TASK PROMPT — In the article below about the Boundary Trails Health Centre expansion, turn the paragraph beginning "This new community services building will house" into a short list that keeps its main facts.

(DOCUMENT SEGMENT)

The Boundary Trails Health Centre Foundation (BTHCF) has reached a major milestone in the BTHC expansion project.
Thursday morning, a crowd of people gathered on the north side of the facility’s parking lot for a ceremonial groundbreaking for a project that has been in the works for 10 years.
Minister of Health, Audrey Gordon, shared the long-awaited news.
“Today, we are here to announce construction will start on an expansion at Boundary Trails Health Center that will add new acute care inpatient beds, and provide larger, more modern space for patient care programs. Construction crews are currently preparing the site for the project’s first phase, a two-story community service building and a two-story inpatient building adjacent to the current facility.”
Minister Gordon described what will be going into the new building.
“This new community services building will house a number of existing programs currently located elsewhere in the community, or in acute care areas of the health care center, including public health, midwifery, a hospital pharmacy, a retail pharmacy and other complementary retail services. Moving existing programs into the new building will provide larger spaces for several departments and programs, such as surgery, cancer services, emergency, medical device processing, ambulatory care and diagnostic services.”
Minister Gordon thanked healthcare providers, and said they are still heroes, providing care on the front lines, thanking the staff at BTHC for their tireless efforts to keep Manitobans safe.
Southern Health-Santé Sud CEO, Jane Curtis, shared what this announcement means for patient care in the Pembina Valley.
“The expansion of acute care, inpatient capacity and community services will strengthen the network of resources that make Boundary Trails Health Center an important hub of medical services. These projects will bring us one step closer to meeting the long term needs of this growing area by providing access to high quality specialized care, closer to home.”
Curtis mentioned, earlier this month, a ceremonial land blessing had taken place led by Elder Ken McKinney from Swan Lake First Nation, noting this was an important first step in embarking on the construction of the building.
Finance Minister, and MLA for Morden-Winkler, Cameron Friesen said it was incredibly exciting to be at BTHC for this really important step along the way in the expansion of the hospital.
“We know how busy this hospital is and how important to the community it is. It was exciting a year ago when we first announced an almost $70 million expansion. People were pleased, but I think today seeing it really begin to take shape, knowing that construction will be on site in just a few days, and seeing the Foundation is launching their fund-raising campaign, it makes it very real.”

(End DOCUMENT SEGMENT)
(PROVIDED DATA)

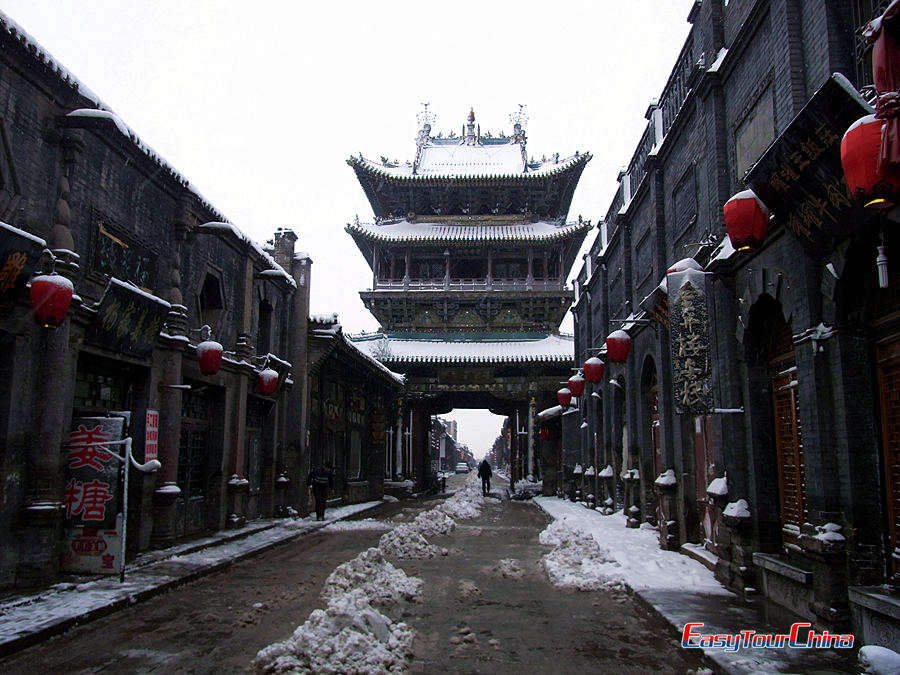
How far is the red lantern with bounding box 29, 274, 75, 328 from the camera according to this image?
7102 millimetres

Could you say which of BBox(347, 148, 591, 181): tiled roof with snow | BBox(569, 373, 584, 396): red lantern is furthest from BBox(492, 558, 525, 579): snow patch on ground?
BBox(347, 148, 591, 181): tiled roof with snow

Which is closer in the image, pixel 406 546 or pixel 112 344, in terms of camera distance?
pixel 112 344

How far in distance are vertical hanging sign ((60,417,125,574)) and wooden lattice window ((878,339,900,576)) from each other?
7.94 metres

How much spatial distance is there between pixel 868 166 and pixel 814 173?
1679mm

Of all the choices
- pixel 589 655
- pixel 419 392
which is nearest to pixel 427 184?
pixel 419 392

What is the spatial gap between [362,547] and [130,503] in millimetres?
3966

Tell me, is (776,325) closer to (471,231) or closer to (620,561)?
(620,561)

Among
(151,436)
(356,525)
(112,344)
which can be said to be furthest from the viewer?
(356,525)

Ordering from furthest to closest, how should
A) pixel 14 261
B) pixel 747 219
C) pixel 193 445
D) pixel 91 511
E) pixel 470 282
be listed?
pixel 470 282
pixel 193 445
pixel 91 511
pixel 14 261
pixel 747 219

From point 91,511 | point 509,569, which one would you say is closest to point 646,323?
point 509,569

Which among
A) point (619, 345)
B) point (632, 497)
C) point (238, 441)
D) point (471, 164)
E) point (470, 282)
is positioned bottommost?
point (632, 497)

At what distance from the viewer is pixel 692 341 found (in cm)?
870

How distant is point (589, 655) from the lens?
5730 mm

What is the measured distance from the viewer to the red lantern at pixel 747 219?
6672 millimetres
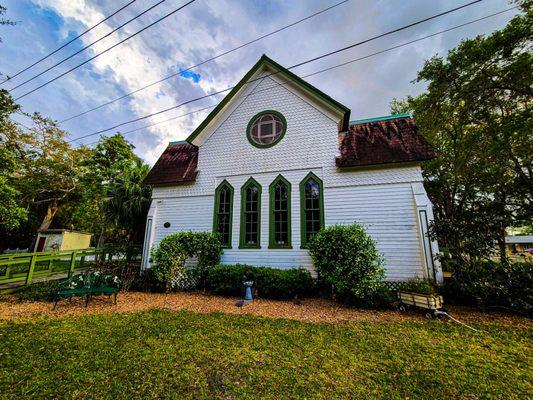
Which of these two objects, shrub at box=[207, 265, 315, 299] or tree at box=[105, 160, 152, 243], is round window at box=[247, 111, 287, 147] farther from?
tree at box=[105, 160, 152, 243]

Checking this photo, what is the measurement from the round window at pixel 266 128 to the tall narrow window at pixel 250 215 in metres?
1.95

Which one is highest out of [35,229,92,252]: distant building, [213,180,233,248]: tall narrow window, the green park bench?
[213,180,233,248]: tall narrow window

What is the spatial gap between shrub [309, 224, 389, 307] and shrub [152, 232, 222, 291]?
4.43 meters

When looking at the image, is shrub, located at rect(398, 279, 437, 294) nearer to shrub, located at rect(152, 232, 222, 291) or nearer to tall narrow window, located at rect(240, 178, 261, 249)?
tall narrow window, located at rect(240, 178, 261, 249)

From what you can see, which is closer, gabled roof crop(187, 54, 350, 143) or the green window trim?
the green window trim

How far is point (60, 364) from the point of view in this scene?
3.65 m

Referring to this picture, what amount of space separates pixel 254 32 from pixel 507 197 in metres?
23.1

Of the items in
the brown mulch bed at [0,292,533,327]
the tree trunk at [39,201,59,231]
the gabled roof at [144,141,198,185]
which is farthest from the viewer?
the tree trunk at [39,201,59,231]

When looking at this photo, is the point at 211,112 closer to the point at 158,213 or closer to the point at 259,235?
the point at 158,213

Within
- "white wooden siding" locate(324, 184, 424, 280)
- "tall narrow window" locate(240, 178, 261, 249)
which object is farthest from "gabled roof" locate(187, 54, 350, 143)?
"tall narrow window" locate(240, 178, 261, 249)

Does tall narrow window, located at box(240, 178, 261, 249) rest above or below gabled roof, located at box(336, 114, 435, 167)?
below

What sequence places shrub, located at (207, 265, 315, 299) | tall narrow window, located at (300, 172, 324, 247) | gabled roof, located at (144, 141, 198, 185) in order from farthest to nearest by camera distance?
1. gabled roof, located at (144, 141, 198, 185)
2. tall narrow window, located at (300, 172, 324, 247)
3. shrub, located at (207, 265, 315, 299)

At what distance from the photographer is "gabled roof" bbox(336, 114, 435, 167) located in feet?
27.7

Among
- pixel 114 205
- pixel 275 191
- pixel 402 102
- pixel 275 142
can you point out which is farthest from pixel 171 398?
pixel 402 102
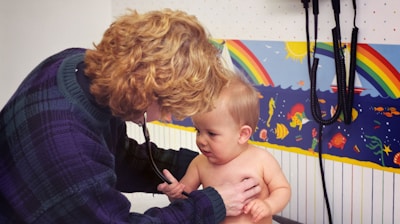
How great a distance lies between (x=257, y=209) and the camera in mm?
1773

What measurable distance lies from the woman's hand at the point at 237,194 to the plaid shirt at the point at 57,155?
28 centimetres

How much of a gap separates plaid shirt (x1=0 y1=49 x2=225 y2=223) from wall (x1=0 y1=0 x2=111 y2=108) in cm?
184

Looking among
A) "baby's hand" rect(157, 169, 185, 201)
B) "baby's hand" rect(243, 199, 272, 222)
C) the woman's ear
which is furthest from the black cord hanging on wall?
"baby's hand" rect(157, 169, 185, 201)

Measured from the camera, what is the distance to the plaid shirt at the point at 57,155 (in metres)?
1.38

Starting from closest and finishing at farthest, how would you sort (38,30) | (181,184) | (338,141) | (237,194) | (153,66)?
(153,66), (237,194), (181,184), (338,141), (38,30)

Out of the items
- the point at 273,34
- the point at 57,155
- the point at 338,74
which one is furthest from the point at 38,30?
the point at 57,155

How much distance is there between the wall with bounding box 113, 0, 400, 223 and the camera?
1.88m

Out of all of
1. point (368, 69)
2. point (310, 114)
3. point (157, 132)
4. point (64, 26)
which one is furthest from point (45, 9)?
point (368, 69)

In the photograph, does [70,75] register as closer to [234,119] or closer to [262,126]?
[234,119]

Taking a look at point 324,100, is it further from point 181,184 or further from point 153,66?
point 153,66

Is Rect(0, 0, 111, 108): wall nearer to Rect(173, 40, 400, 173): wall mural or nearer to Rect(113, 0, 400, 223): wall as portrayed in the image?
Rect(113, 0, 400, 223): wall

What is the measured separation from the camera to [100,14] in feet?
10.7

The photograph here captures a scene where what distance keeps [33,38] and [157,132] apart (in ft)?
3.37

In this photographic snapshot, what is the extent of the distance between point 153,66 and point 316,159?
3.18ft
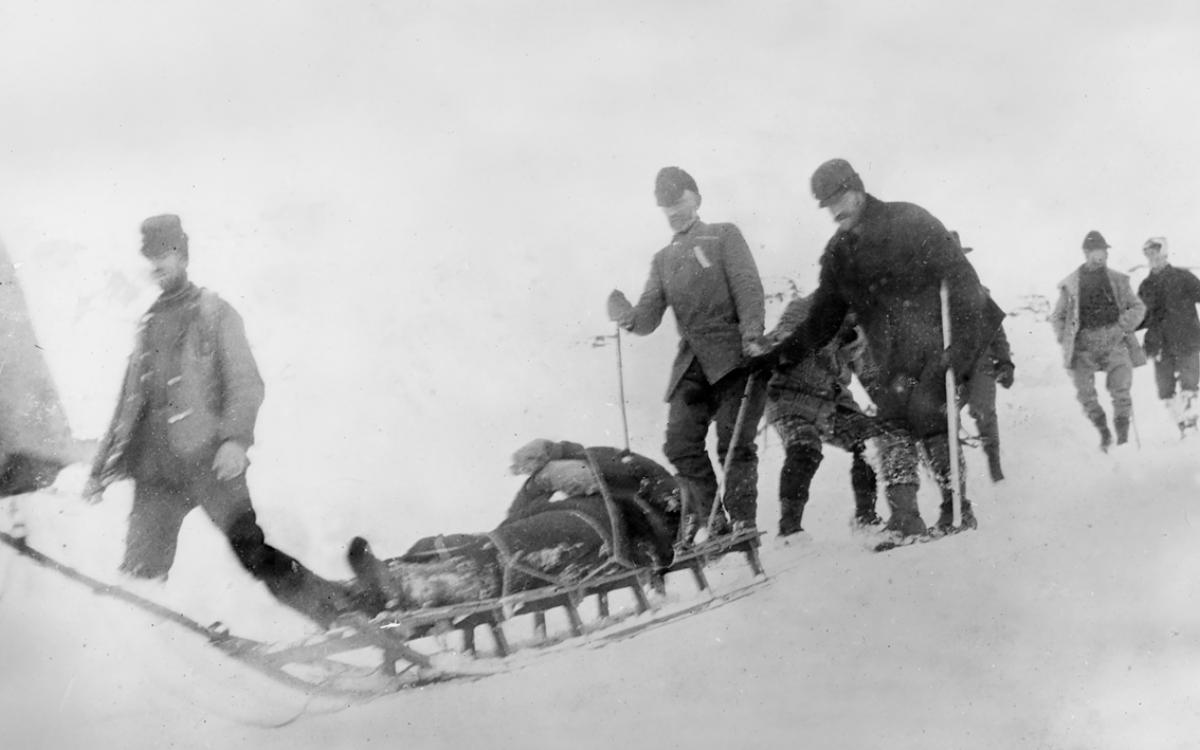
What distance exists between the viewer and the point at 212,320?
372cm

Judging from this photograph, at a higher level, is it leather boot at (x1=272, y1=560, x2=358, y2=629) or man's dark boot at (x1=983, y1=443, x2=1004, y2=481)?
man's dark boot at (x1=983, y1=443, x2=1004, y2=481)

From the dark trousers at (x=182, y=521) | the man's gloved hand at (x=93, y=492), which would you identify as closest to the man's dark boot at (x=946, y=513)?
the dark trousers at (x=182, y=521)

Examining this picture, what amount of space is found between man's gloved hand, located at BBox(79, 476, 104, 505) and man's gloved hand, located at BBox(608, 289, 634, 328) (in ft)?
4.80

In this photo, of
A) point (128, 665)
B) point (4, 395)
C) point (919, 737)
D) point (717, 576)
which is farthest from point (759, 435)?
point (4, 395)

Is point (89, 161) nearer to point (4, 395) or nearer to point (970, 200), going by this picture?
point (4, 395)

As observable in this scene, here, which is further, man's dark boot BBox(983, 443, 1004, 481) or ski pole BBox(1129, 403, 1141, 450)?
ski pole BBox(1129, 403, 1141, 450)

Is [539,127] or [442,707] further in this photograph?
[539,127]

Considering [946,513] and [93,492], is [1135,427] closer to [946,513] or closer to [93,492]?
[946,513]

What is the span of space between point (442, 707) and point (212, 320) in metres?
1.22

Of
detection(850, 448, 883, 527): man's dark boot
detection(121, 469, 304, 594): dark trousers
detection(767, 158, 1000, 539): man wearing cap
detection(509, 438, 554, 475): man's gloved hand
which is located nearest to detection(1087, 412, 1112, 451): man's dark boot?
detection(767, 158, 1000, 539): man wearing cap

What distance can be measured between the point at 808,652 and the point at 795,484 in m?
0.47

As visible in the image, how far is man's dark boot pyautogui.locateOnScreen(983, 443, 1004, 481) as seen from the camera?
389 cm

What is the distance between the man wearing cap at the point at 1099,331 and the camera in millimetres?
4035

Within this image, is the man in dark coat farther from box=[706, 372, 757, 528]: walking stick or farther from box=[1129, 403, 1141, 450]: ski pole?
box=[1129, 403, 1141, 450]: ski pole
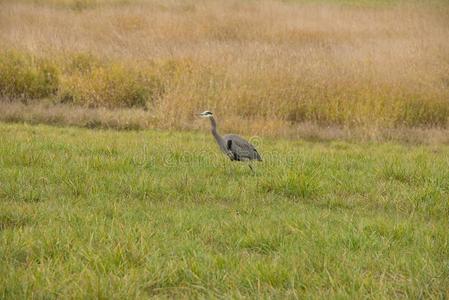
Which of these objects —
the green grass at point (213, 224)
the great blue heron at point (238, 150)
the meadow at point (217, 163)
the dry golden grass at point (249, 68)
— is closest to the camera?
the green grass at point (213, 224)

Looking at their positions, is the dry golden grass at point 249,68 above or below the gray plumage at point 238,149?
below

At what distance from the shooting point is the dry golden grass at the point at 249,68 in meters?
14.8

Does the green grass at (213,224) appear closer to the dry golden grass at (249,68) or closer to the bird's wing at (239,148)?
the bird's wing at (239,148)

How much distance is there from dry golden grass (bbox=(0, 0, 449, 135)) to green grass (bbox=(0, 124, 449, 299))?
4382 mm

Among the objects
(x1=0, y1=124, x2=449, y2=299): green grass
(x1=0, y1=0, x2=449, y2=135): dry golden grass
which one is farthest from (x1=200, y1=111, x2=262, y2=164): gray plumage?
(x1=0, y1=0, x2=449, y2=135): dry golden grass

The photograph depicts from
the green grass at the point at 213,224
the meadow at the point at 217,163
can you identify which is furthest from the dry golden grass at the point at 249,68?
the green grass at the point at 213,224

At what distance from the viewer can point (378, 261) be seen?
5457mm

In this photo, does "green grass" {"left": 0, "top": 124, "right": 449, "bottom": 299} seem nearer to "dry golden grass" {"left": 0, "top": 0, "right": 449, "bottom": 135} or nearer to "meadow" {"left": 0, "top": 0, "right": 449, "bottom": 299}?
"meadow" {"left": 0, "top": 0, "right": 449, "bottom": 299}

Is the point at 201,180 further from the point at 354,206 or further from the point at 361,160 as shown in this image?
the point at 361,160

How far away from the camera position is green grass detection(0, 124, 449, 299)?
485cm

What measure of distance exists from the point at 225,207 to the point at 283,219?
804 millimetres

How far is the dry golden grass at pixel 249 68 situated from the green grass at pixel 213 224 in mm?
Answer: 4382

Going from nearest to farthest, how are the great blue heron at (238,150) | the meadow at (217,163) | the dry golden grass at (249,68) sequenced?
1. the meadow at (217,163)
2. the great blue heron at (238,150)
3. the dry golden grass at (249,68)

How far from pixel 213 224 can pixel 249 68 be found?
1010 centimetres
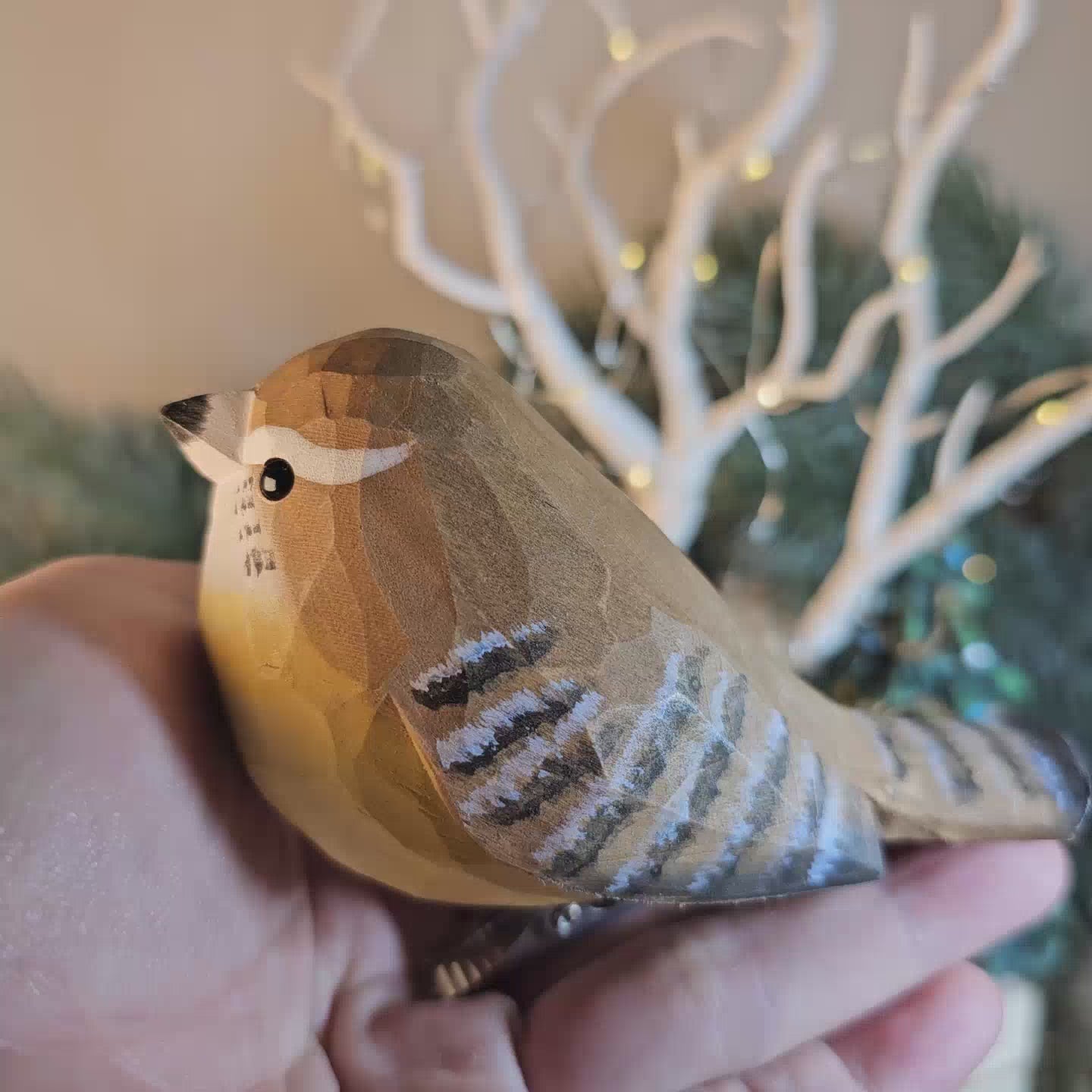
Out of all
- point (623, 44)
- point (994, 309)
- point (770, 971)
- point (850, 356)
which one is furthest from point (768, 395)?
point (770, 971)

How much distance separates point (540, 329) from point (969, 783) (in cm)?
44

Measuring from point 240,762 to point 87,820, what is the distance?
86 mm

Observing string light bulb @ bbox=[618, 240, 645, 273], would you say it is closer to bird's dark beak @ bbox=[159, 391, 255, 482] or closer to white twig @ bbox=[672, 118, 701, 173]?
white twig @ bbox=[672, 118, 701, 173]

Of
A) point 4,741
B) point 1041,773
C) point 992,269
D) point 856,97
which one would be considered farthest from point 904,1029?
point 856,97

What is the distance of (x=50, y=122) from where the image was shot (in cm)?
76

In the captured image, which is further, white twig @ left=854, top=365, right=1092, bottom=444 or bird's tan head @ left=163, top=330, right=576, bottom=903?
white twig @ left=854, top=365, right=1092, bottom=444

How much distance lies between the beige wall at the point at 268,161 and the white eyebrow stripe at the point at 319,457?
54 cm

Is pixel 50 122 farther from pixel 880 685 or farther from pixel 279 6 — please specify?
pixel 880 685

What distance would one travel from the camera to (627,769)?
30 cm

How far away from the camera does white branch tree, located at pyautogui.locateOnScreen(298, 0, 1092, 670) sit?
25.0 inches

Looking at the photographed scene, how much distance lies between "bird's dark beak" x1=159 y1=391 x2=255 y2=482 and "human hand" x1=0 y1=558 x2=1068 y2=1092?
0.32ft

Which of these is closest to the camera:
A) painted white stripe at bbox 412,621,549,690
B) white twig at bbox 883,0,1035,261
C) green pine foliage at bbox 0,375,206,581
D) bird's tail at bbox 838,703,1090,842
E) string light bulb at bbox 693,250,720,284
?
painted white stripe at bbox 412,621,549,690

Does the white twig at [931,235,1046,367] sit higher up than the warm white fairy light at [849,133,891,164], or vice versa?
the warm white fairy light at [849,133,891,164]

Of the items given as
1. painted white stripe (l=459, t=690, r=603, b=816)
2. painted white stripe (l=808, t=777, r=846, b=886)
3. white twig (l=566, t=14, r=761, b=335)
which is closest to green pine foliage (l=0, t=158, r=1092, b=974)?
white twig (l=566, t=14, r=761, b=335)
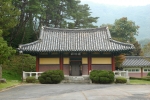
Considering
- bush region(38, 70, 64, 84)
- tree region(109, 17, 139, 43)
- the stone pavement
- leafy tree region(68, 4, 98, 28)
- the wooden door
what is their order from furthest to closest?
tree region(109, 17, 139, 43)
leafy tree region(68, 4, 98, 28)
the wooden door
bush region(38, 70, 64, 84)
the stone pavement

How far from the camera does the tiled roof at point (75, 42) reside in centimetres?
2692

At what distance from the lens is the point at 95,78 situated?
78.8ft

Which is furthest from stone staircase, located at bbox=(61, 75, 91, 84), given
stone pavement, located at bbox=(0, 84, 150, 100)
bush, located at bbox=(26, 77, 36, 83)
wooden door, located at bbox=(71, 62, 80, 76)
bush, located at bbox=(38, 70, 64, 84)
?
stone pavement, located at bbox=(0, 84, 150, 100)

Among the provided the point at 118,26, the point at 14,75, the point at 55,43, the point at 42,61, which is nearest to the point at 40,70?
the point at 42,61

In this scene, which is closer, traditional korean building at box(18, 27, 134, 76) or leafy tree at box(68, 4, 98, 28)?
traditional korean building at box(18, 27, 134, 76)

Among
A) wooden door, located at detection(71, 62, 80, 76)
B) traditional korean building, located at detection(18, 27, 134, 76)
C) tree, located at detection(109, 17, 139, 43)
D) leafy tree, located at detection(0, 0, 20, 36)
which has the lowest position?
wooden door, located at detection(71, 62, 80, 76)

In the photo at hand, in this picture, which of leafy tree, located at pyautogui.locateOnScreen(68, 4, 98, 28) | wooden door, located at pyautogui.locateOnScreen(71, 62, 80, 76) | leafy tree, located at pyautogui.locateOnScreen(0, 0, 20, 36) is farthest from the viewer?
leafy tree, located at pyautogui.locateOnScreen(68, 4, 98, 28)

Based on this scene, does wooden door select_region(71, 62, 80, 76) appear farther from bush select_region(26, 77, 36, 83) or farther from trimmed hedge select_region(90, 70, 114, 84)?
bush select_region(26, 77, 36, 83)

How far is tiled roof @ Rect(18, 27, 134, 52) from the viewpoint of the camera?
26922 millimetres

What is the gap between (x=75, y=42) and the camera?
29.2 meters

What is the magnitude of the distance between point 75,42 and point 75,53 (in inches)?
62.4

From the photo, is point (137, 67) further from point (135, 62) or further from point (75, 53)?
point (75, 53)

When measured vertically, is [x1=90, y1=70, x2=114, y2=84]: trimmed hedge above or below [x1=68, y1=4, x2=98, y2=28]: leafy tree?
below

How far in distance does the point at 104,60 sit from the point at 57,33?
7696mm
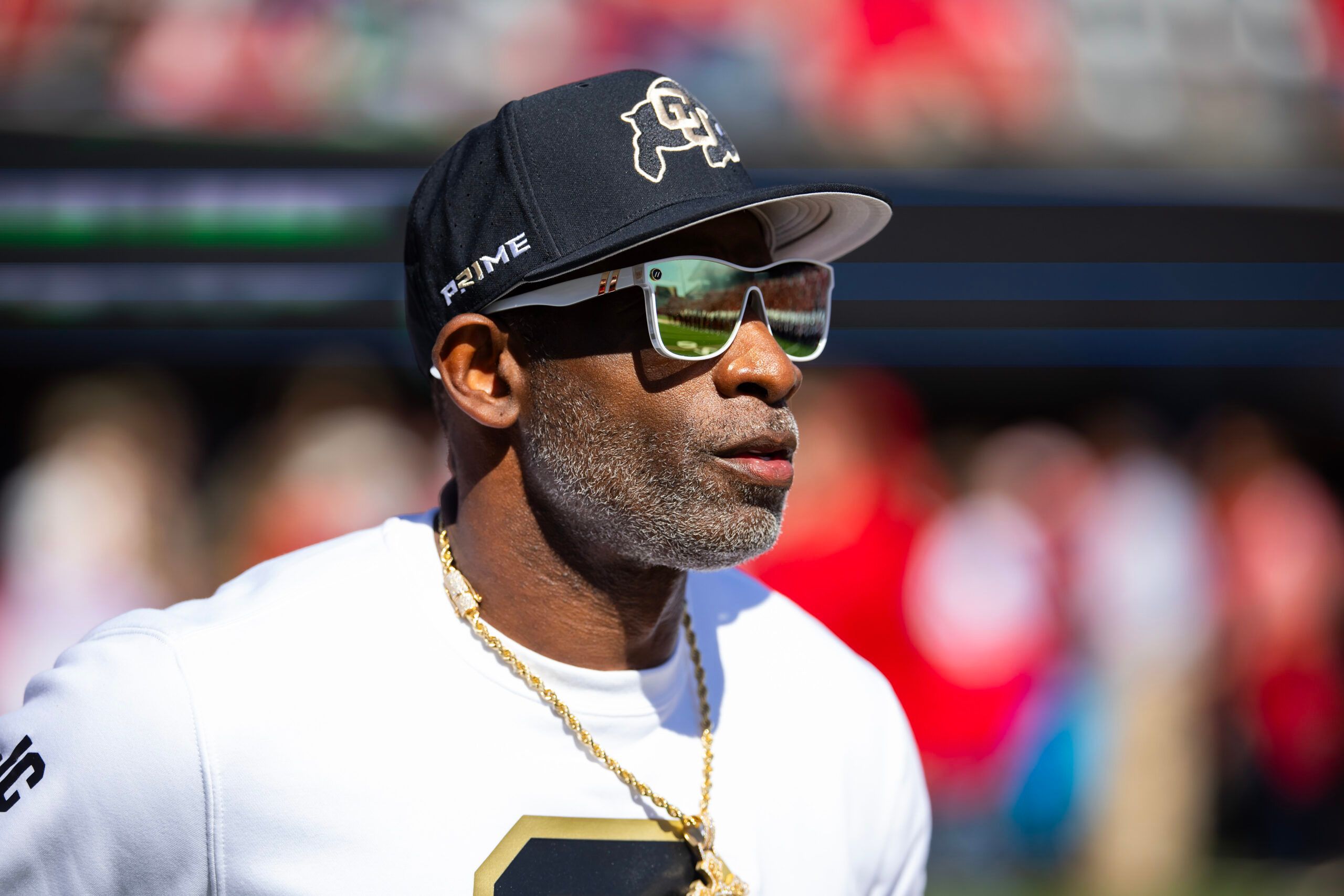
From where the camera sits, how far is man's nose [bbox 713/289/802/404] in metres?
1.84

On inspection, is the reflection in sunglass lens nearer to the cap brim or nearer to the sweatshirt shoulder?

(End PROVIDED DATA)

ANSWER FOR THIS EXERCISE —
- The new community services building will hold existing programs now located elsewhere in the community or in acute care areas of the health care center.
- These include public health, midwifery, a hospital pharmacy, a retail pharmacy and other complementary retail services.
- Moving these programs will provide larger spaces for several departments and programs, such as surgery, cancer services, emergency, medical device processing, ambulatory care and diagnostic services.